Estas mergulhadoras reverteram o papel da mulher e do homem em determinadas comunidades num Japão muito conservador.

Nas décadas de 1960 e 1970 o trabalho das amas tornou‑se de tal forma lucrativo que em muitos lares os homens deixaram de trabalhar, passando às mergulhadoras a responsabilidade de assegurar a sobrevivência familiar. «Os homens dizem que as mulheres têm mais gordura e suportam mais o frio e é por isso que conseguem fazer este trabalho», explica Cláudia Varejão, acrescentando que o ofício é extremamente perigoso e que as mortes não são raras porque por vezes as mergulhadoras ficam presas nas algas do fundo do mar.

Em nenhum momento se questiona por que razão as amas continuam a arriscar a vida desta forma. No início do filme, uma das personagens aproxima‑se de uma explicação: «Há todo um mundo maravilhoso por entre as rochas. Mas é preciso coragem para o conhecer. Sem monstros não haveria aventura. As mulheres dizem que o trabalho de ama é o inferno. Muitas vezes pergunto‑me por que escolhi um trabalho tão duro.

Já aconteceu tanta coisa. Ao olhar para trás, vem‑me as lágrimas aos olhos. Em japonês a isto chama‑se harabanjo. São os mares agitados que sobem e descem, e que podem levar‑nos a todos. Todos os dias são difíceis, mas todos os dias aprendo.»

A bravura destas mulheres é o ponto de partida de Ama‑San. Apesar disso, a sua coragem não é sublimada em nenhum momento porque não é necessário sublimá‑la. Basta ouvir o silêncio do fundo do mar quando Mayumi se desembaraça das gigantescas algas submarinas e ataca o pedregulho que esconde o valioso abalone. Fá‑lo sem hesitações, como um leão que ataca e devora uma gazela em minutos, enquanto o espetador se imagina a asfixiar.

As amas preferiram que Cláudia não mergulhasse. Apesar disso, Cláudia pensa compreender a determinação que as motiva, identificando‑se com elas em certos momentos. «É o impulso predador. Tenho aprendido que filmo dessa forma – chego e sei onde quero colocar a câmara. Tal como a Mayumi, um verdadeiro lobo-do-mar, implacável, sem remorsos de caçar todos os dias.» Esse terá sido o único momento em que não pôde colocar a câmara onde quis.

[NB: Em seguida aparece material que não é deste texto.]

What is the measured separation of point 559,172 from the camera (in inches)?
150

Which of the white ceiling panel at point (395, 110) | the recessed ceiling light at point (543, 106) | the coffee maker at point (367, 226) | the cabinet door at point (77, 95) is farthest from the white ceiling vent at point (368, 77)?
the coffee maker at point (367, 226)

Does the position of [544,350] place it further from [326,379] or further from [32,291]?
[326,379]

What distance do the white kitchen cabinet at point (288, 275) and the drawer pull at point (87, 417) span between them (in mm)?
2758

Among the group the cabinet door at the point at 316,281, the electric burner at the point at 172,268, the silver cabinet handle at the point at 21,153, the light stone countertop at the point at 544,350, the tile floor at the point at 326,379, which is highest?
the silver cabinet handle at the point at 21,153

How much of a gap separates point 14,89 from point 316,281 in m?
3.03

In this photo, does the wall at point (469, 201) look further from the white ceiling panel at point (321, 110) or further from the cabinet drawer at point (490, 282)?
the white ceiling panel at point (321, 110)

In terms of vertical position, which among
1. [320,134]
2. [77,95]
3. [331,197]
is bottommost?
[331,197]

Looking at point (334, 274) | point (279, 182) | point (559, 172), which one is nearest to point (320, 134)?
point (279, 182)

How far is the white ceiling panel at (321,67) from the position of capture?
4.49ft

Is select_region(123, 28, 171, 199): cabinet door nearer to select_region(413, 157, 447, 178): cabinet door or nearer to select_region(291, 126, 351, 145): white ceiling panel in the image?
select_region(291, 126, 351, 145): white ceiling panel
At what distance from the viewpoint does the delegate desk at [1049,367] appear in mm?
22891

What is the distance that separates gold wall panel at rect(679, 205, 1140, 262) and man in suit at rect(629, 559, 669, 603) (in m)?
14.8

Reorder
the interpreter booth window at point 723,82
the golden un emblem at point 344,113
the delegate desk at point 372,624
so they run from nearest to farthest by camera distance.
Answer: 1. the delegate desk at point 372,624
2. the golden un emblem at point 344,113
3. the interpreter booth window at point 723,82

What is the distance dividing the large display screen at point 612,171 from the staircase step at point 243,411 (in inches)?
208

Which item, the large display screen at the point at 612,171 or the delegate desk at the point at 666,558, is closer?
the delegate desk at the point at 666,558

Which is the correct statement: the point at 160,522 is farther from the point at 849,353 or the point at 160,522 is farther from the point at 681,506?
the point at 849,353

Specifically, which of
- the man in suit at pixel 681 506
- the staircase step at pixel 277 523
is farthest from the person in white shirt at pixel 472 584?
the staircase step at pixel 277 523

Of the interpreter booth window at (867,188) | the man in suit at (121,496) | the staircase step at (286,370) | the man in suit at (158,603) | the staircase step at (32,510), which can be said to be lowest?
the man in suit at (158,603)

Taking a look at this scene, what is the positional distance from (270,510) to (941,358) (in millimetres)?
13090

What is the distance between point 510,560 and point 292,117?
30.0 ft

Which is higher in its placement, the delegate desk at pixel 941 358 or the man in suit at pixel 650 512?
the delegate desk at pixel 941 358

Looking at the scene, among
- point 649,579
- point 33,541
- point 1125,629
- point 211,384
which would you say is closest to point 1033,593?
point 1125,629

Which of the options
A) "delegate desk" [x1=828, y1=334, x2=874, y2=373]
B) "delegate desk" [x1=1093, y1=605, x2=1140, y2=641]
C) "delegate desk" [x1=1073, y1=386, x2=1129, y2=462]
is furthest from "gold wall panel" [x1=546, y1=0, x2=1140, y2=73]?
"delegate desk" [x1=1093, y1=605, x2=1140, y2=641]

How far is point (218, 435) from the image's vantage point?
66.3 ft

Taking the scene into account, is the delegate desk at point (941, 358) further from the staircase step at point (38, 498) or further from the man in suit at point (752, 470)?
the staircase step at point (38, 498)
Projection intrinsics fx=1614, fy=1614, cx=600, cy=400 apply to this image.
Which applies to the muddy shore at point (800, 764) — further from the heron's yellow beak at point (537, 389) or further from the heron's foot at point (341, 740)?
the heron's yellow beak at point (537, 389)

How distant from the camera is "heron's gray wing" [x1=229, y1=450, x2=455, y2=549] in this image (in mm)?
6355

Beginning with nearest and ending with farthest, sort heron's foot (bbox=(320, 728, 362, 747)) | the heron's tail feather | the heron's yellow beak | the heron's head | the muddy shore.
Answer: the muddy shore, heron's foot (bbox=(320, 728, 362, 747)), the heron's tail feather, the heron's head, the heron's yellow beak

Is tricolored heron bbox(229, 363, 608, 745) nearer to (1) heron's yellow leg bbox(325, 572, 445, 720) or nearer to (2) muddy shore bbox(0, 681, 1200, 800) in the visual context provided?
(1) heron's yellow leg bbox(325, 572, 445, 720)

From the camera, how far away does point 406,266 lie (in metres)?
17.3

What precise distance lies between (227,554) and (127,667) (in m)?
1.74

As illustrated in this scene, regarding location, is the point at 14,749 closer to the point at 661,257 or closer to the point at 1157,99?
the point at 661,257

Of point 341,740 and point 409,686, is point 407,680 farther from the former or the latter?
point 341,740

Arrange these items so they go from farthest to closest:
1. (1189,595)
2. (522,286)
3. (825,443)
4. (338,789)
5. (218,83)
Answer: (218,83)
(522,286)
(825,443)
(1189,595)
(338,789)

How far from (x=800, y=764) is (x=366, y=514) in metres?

A vivência diária com estas mulheres ao longo de mais de um mês aproximou Cláudia de algumas mergulhadoras.

Essas relações mantêm‑se à distância, tanto quanto a ausência de uma língua comum, a intuição e a empatia permitem. Mas essa proximidade está presente em todo o filme. Apesar de ter estado rodeada por uma equipa que traduzia as interações com as mergulhadoras, Cláudia deixou que a intuição a guiasse. «A comunicação está tão além da linguagem. Eu entendia tudo sem entender. O facto de não falar japonês até facilitou. Elas ignoraram a minha presença e a câmara, têm uma relação maravilhosa com ela», diz.

Numa das cenas mais marcantes, Mayumi brinca com o neto dentro de uma banheira e os dois falam sobre natação e mergulho. Cláudia Varejão seguiu avó e neto para a casa de banho, intuindo que o momento podia dar origem a conversas sobre a água. A câmara captou a enorme ternura, mas Cláudia não entendeu a conversa. No visionamento percebeu que não se tinha enganado.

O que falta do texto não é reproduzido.